▶ **Work request**
In the data below, find each line containing the string "quagga" and return it.

Provided information section start

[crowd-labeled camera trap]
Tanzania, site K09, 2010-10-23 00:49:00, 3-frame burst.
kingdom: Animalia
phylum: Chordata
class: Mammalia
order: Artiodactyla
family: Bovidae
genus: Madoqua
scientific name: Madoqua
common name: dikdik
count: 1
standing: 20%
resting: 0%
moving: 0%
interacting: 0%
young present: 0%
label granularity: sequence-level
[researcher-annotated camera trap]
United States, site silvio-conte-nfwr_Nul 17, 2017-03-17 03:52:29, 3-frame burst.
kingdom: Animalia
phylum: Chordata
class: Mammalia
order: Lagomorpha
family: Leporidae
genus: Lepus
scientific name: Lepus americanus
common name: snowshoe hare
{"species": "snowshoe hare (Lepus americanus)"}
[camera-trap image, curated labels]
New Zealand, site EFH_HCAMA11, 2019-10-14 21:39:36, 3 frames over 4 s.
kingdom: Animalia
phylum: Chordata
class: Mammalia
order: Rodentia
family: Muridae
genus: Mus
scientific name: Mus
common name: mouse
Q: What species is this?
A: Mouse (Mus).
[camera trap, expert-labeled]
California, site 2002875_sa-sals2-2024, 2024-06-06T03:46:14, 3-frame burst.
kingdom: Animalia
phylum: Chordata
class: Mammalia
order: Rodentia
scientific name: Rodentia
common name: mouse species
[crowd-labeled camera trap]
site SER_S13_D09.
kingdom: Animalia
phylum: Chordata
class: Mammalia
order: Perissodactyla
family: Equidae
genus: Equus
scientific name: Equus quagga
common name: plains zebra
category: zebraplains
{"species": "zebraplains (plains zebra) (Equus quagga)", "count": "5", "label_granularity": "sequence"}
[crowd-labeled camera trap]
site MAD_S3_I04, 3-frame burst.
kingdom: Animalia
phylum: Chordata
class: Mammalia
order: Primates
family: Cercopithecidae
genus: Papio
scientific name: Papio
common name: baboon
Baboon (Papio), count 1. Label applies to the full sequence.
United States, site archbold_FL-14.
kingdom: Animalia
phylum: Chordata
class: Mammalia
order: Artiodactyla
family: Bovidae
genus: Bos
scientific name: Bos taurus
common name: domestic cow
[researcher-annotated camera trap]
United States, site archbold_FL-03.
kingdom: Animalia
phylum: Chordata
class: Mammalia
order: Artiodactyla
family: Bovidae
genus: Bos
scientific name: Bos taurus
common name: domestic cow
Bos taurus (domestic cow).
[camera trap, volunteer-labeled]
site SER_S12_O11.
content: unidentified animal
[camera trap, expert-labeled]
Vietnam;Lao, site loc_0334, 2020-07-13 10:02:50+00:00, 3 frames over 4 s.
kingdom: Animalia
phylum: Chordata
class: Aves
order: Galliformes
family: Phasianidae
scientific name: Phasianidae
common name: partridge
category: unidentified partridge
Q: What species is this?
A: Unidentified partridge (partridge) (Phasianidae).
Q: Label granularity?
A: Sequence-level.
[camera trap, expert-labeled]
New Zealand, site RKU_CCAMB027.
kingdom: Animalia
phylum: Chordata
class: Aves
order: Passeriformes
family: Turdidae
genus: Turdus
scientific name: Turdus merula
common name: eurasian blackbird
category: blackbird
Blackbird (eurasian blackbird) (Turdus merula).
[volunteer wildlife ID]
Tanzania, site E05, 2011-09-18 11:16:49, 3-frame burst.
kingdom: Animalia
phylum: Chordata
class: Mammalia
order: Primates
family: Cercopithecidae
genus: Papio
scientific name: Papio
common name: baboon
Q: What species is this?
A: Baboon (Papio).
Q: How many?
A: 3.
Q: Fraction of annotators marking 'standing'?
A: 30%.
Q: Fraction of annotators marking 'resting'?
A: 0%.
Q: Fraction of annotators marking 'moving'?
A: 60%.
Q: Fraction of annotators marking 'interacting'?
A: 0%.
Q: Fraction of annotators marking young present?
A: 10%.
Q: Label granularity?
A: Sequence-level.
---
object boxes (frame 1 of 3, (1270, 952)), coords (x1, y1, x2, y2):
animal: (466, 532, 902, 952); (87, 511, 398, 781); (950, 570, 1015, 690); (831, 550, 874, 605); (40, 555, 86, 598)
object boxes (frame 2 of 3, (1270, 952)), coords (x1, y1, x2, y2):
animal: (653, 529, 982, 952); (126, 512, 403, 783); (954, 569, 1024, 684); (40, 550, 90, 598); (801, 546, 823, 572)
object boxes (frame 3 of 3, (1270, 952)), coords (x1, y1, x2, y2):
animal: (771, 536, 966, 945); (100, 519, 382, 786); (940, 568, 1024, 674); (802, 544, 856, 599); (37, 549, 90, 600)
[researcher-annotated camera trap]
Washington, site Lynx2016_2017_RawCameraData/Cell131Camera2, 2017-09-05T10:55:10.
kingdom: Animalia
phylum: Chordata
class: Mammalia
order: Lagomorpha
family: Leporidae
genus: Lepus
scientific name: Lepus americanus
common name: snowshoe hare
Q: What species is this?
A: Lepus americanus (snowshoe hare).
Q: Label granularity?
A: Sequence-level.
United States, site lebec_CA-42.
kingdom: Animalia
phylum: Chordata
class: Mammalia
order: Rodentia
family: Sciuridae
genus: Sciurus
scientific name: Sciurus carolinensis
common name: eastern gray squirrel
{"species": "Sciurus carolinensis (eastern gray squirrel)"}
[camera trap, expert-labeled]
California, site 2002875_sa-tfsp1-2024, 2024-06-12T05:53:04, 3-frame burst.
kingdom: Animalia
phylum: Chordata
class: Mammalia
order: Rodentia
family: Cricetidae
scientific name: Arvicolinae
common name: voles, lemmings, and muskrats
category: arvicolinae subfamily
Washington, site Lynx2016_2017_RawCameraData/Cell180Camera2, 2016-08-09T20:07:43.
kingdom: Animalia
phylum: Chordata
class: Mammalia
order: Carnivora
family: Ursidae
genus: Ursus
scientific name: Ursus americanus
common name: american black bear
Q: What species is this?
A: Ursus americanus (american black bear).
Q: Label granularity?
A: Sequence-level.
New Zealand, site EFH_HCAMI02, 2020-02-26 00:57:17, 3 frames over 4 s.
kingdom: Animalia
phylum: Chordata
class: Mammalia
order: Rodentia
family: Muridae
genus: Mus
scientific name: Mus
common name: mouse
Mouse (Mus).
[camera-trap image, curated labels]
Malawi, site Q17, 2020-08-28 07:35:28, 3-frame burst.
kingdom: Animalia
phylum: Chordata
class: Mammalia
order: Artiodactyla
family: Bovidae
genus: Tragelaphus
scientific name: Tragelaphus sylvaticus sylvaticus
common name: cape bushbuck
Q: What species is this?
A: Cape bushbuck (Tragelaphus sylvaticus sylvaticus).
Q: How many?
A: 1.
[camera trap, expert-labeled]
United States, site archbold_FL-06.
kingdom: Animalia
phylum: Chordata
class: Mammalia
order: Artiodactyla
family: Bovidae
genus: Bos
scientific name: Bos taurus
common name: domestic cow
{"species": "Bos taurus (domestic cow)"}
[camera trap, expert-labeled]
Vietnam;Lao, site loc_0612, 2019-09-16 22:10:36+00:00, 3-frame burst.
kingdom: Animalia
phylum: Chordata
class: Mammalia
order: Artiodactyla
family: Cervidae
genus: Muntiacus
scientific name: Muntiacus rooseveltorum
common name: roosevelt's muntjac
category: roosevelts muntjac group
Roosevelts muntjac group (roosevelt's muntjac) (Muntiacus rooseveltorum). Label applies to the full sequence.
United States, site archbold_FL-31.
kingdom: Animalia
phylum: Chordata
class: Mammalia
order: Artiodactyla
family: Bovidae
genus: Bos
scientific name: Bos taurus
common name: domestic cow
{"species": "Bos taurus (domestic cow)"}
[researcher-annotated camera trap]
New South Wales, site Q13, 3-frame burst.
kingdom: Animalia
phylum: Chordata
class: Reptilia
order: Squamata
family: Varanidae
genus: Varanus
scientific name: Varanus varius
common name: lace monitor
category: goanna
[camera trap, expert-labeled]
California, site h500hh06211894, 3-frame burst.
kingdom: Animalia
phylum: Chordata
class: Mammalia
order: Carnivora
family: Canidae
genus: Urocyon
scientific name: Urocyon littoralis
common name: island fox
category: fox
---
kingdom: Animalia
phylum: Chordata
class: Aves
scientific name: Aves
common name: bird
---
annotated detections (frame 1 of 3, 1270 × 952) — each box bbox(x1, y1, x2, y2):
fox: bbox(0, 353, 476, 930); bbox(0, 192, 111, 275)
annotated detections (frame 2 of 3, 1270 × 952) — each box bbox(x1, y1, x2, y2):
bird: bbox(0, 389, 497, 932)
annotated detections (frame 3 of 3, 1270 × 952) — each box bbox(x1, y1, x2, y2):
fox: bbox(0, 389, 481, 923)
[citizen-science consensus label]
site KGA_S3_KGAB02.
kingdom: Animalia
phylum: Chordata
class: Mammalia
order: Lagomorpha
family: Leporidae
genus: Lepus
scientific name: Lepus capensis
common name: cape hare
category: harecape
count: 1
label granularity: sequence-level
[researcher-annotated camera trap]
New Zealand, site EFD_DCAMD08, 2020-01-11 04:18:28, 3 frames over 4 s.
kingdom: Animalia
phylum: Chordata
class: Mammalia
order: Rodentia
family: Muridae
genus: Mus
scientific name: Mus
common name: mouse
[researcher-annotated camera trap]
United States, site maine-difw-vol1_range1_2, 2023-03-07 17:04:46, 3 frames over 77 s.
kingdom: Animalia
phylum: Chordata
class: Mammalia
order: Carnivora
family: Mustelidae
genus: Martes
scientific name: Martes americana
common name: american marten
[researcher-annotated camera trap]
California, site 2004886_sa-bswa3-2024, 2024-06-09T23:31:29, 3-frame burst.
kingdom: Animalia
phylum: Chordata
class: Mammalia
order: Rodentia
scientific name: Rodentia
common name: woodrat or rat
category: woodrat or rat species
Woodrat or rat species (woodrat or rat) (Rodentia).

Provided information section end

▶ **Exercise response**
scientific name: Equus quagga
{"species": "zebraplains (plains zebra) (Equus quagga)", "count": "5", "label_granularity": "sequence"}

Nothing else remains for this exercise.